Suppose $V$ is finite-dimensional and $\phi_1, \cdots, \phi_m \in V'$. Prove that the following three sets are equal to each other.
(a) $A = \text{span}(\phi_1, \cdots, \phi_m)$
(b) $B = \left(\bigcap_{i=1}^m \text{null}(\phi_i)\right)^0$
(c) $C = \{\phi \in V' ∶ \bigcap_{i=1}^m \text{null}(\phi_i) \subseteq \text{null}(\phi)\}$
Attempt:
Proving $A \subset B$
If $\phi \in \text{span}(\phi_1, \cdots, \phi_m)$, then for any arbitrary $x \in \bigcap_{i=1}^m \text{null}(\phi_i)$, we have
$\phi(x) = \sum_{i=1}^m c_i \phi_i (x)$ for some $c_i$. As $x \in \text{null}(\phi_i)~\forall 1 \le i \le m$, We have $\phi_i(x) = 0~ \forall 1 \le i \le m$ which gives us $\phi(x) = 0$. Thus $\phi$ annihilates $\bigcap_{i=1}^m \text{null}(\phi_i)$. Thus $\phi \in B$. Which gives us $A \subset B$.

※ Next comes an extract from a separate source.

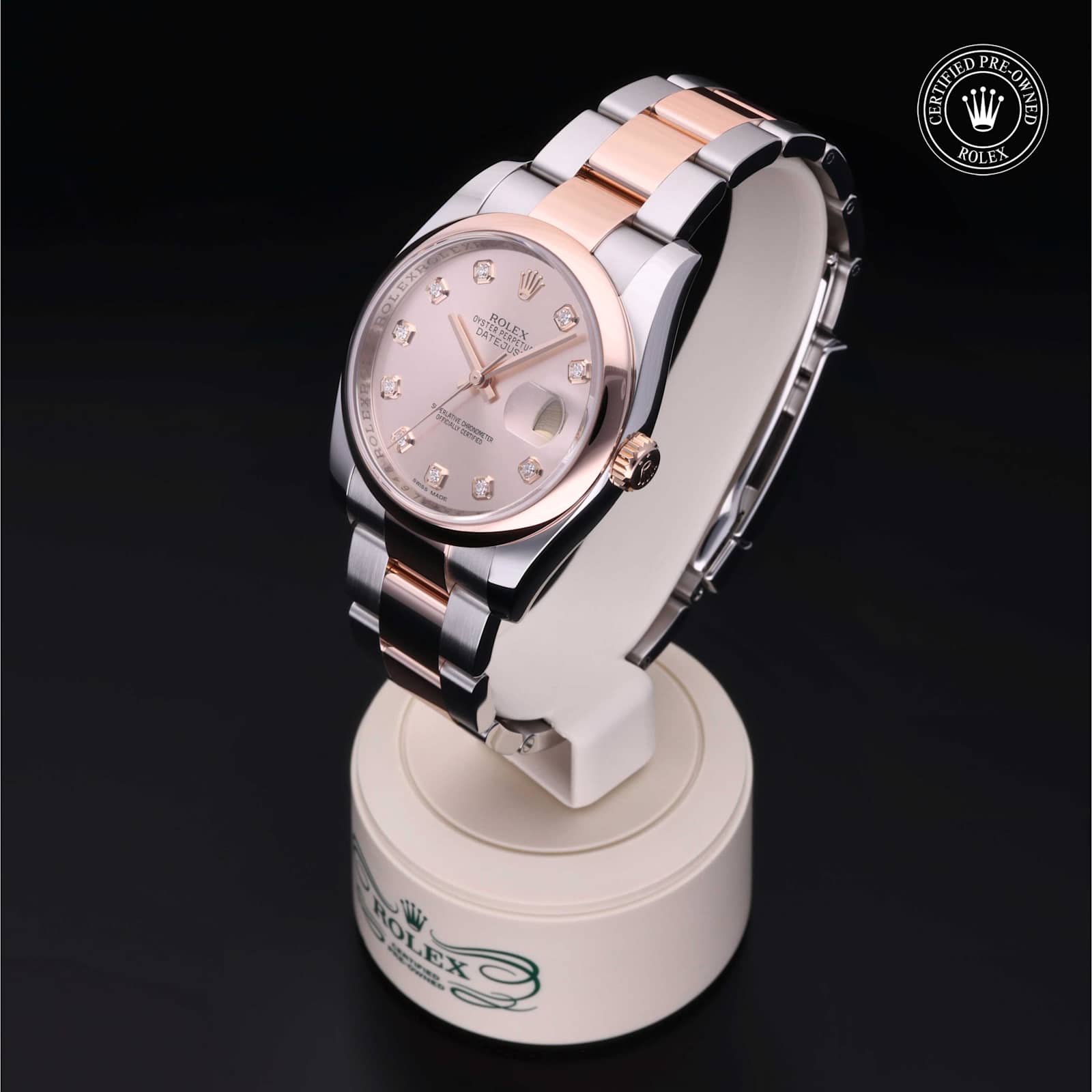Rolex Datejust in Bicolour, 116201 - Bucherer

Now lets say $\phi \in B$. Then we need to construct a linear combination of $\phi_i$ which agrees with $\phi$ on all basis elements of $V$. Here's where I'm lost. How to construct this linear combination. I can take a basis $v_1 , \cdots , v_k$ of $\bigcap_{i=1}^m \text{null}(\phi_i)$ and try to define $\phi$ as $\sum \phi_i$ and it would agree on the intersection of null space but I'm not sure how I get it to agree on the extended basis of $V$.